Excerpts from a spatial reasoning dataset
__________

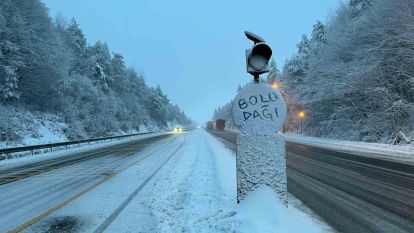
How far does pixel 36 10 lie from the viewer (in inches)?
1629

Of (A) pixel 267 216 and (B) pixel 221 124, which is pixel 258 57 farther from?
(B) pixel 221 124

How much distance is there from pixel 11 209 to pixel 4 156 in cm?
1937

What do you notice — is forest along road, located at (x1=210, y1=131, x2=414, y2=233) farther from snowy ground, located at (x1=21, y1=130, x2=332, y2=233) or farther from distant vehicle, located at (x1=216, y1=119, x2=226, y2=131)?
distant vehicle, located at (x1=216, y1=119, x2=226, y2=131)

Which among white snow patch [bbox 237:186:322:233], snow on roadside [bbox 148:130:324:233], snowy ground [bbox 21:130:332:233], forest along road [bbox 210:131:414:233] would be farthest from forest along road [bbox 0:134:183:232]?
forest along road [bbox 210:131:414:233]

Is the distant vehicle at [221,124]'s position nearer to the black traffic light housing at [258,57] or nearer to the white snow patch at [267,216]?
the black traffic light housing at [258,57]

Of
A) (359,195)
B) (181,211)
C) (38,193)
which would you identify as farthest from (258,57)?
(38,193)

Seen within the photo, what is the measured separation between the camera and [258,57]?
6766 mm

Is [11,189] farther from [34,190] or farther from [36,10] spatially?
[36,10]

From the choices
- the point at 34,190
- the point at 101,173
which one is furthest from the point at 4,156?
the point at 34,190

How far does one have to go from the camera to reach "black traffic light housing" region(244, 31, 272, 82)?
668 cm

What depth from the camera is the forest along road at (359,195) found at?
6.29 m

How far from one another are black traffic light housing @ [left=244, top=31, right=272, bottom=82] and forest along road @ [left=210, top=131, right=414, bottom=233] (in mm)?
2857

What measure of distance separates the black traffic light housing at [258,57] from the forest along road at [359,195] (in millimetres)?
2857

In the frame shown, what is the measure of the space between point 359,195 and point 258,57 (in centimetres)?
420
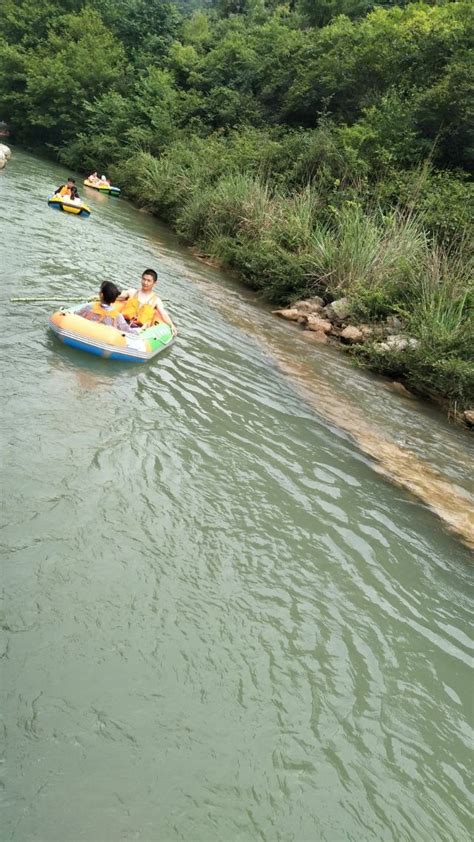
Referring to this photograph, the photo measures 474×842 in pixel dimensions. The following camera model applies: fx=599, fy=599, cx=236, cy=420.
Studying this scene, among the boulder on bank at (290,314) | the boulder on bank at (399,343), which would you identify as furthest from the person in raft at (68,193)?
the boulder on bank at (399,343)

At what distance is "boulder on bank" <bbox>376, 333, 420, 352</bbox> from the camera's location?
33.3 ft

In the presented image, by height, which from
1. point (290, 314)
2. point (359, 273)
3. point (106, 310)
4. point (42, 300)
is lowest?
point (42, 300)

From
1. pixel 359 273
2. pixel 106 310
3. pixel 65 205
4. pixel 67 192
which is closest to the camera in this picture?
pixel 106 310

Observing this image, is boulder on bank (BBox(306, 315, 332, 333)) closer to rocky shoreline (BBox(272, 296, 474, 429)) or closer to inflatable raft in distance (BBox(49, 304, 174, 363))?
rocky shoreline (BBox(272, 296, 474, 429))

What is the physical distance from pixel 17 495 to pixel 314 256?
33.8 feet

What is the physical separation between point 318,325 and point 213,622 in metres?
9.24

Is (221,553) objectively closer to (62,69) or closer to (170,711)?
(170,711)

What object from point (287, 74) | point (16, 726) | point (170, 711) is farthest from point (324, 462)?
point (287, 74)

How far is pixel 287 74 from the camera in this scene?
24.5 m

__________

DIRECTIVE
Please copy all of the entries above word for word, omitting the pictures.

RESPONSE
How far does pixel 36 10 lie from the viewer (in inches)?
1629

Of (A) pixel 267 216 and (B) pixel 221 124, which is pixel 258 57 farther from?
(B) pixel 221 124

How much distance is there from pixel 11 209 to pixel 4 156 in cm?
1937

What do you notice — is forest along road, located at (x1=210, y1=131, x2=414, y2=233) farther from snowy ground, located at (x1=21, y1=130, x2=332, y2=233) or farther from distant vehicle, located at (x1=216, y1=119, x2=226, y2=131)?
distant vehicle, located at (x1=216, y1=119, x2=226, y2=131)

Which among white snow patch [bbox 237:186:322:233], snow on roadside [bbox 148:130:324:233], snowy ground [bbox 21:130:332:233], forest along road [bbox 210:131:414:233] would be farthest from forest along road [bbox 0:134:183:232]?
forest along road [bbox 210:131:414:233]

Is the distant vehicle at [221,124]'s position nearer to the black traffic light housing at [258,57] or nearer to the white snow patch at [267,216]?
the black traffic light housing at [258,57]

Of
A) (359,195)
B) (181,211)
C) (38,193)
which would you identify as farthest from (258,57)?
(38,193)

Seen within the photo, what is the measured separation between the camera and [258,57]?
6766 mm

Is [11,189] farther from [34,190] or farther from [36,10] spatially?
[36,10]

From the choices
- the point at 34,190
- the point at 101,173
which one is furthest from the point at 4,156?
the point at 34,190

How far does one have to go from the camera to reach "black traffic light housing" region(244, 31, 272, 82)?
668 cm

What depth from the camera is the forest along road at (359,195) found at?
6.29 m

How far from one another are black traffic light housing @ [left=244, top=31, right=272, bottom=82] and forest along road @ [left=210, top=131, right=414, bottom=233] (in mm)?
2857

What measure of distance separates the black traffic light housing at [258,57] from the forest along road at [359,195] (in millimetres)?
2857

In the frame shown, what is the measure of the space between point 359,195 and point 258,57 (in centimetres)?
420
Referring to this photograph, the photo measures 474×842 in pixel dimensions. The following camera model applies: fx=599, fy=599, cx=236, cy=420.
Studying this scene, among the boulder on bank at (290,314) | the boulder on bank at (399,343), which would you identify as furthest from the person in raft at (68,193)?
the boulder on bank at (399,343)

At what distance is "boulder on bank" <bbox>376, 333, 420, 352</bbox> from the camera's location?
33.3 ft

In the presented image, by height, which from
1. point (290, 314)
2. point (359, 273)
3. point (106, 310)
4. point (42, 300)
is lowest?
point (42, 300)

From
1. pixel 359 273
2. pixel 106 310
3. pixel 65 205
4. pixel 67 192
which is closest to the camera in this picture?
pixel 106 310

Observing this image, is boulder on bank (BBox(306, 315, 332, 333)) closer to rocky shoreline (BBox(272, 296, 474, 429)) or closer to inflatable raft in distance (BBox(49, 304, 174, 363))?
rocky shoreline (BBox(272, 296, 474, 429))

What is the physical distance from pixel 17 495 to pixel 314 256?
33.8 feet

What is the physical separation between point 318,325 and point 213,622 in metres?
9.24

Is (221,553) objectively closer to (62,69) or closer to (170,711)?
(170,711)

What object from point (287, 74) | point (16, 726) | point (170, 711) is farthest from point (324, 462)?
point (287, 74)

How far is pixel 287 74 from the camera in this scene?
24.5 m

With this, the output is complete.